__DIRECTIONS__:
Copy out the lines of the listing from the one containing "Which member from" through the end of the listing, with every character reproduced verbatim.

Spatial question entries
- - - -

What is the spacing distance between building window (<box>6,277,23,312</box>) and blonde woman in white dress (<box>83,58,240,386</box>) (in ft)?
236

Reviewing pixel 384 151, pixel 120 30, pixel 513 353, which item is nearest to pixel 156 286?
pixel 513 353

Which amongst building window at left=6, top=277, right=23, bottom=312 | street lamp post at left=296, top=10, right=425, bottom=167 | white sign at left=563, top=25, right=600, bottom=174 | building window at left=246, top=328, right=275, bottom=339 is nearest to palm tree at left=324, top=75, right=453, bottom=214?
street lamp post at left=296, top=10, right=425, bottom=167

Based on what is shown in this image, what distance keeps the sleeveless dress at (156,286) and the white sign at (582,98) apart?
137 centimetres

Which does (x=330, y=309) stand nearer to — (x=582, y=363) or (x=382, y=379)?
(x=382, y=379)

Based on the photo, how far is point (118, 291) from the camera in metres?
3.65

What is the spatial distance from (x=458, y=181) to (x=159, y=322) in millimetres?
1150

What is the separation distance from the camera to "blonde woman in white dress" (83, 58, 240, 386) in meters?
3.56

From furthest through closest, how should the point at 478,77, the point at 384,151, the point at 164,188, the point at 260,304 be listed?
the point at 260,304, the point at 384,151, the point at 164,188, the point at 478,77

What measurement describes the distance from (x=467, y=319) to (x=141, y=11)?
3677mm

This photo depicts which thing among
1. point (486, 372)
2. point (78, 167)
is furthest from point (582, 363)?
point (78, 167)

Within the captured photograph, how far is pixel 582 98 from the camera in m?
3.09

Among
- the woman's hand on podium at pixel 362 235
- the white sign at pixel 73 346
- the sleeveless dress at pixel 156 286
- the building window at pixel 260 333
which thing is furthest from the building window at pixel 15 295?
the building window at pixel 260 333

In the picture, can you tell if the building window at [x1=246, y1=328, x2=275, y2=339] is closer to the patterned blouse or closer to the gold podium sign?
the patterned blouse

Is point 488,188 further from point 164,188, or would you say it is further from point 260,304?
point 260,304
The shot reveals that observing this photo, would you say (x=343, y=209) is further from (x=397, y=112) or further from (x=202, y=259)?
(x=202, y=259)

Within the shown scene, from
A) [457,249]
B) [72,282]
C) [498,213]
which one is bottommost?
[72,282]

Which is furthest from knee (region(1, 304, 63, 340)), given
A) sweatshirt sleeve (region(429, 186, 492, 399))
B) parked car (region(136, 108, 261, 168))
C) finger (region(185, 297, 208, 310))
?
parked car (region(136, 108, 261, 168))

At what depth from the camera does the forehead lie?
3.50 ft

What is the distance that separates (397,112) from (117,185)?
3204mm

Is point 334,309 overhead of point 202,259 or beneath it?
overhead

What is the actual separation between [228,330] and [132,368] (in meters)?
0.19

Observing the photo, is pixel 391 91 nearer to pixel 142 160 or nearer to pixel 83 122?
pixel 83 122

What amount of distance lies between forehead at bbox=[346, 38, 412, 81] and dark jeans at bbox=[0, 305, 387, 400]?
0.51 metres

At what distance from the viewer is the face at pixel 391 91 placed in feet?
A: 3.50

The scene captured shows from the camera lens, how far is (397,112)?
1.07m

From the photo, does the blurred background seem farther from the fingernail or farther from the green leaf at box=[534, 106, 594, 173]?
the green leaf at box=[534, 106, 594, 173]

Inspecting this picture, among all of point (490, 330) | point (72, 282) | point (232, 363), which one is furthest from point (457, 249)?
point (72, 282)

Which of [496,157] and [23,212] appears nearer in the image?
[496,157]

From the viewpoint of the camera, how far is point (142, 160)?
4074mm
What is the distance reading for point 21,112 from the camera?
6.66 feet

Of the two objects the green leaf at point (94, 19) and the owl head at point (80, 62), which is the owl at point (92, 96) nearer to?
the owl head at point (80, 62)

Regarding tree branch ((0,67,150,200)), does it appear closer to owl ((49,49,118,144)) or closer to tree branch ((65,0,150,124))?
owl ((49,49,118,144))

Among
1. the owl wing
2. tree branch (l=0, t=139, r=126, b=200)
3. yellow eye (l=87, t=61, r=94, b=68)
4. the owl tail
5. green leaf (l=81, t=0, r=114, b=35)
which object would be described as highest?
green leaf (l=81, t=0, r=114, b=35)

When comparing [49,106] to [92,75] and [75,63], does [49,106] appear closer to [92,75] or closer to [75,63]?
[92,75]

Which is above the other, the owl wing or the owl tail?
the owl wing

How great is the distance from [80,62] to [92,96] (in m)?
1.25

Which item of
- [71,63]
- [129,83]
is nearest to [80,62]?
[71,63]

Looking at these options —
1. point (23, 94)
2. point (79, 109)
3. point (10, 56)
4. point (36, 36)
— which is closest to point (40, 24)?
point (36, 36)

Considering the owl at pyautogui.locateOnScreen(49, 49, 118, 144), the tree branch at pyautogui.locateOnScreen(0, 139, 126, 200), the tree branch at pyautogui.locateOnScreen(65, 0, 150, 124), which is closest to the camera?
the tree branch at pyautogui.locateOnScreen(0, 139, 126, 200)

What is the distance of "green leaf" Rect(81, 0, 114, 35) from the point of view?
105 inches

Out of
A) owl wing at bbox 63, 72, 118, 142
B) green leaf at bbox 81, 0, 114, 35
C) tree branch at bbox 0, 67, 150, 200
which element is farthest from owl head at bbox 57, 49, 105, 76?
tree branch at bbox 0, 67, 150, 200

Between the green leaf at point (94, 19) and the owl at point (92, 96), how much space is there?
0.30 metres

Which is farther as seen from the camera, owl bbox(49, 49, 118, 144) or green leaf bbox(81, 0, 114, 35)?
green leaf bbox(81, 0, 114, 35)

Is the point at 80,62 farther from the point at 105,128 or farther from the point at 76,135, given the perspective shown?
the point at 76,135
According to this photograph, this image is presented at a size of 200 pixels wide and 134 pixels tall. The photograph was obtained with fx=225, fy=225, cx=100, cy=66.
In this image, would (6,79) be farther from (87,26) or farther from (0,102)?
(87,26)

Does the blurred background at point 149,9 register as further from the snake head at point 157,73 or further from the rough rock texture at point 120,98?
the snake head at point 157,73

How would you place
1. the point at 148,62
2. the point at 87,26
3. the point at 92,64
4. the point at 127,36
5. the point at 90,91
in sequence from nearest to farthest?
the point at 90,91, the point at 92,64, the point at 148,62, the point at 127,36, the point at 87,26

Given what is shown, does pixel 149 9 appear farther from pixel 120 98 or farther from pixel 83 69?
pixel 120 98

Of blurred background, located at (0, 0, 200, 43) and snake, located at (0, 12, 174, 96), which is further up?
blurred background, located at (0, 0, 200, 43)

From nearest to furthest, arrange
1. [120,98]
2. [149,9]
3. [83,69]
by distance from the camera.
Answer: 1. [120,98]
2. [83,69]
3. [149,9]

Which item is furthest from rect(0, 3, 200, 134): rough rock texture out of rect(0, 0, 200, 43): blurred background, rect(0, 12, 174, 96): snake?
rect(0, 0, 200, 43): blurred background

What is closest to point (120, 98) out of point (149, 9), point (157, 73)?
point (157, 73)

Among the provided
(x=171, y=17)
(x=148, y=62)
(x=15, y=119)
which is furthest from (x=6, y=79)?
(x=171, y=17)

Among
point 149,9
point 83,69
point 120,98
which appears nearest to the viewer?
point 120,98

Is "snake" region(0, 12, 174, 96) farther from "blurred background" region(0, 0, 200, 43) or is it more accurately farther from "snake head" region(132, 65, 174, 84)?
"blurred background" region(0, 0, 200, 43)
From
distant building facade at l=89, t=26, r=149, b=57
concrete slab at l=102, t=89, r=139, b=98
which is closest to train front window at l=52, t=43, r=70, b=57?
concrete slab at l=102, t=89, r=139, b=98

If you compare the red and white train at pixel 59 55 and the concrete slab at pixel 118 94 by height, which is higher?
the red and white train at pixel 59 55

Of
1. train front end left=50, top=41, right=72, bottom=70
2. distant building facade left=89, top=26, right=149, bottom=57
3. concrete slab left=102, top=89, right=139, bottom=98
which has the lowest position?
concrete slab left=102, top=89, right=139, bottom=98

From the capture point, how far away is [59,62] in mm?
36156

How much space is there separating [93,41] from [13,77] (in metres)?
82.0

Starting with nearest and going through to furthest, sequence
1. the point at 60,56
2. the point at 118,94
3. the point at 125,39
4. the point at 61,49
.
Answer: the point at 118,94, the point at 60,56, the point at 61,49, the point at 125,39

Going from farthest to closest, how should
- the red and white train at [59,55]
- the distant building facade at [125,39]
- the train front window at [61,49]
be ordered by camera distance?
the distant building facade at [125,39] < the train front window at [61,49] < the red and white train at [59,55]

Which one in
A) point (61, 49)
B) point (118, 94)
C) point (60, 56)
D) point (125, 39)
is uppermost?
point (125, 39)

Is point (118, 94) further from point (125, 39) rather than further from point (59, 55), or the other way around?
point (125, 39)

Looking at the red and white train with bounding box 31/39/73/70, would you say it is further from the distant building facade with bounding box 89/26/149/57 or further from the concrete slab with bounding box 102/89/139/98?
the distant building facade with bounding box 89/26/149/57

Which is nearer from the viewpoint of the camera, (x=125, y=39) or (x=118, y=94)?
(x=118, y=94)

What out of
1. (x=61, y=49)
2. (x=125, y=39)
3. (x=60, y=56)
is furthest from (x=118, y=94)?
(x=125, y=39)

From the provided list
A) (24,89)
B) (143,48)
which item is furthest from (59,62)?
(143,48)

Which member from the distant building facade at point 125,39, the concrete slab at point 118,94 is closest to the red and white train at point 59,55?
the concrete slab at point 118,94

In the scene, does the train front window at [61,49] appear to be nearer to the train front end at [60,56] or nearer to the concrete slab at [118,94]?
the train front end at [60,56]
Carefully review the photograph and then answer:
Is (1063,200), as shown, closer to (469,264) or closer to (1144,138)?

- - - -

__SOLVED PROBLEM__:
Which member from the distant building facade at point 125,39, the concrete slab at point 118,94 is closest to the red and white train at point 59,55?
the concrete slab at point 118,94

In the scene, does the train front window at [61,49] appear to be nearer to the train front end at [60,56] or nearer to the concrete slab at [118,94]?
the train front end at [60,56]
Carefully review the photograph and then answer:
Is (1063,200), as shown, closer to (469,264) or closer to (1144,138)?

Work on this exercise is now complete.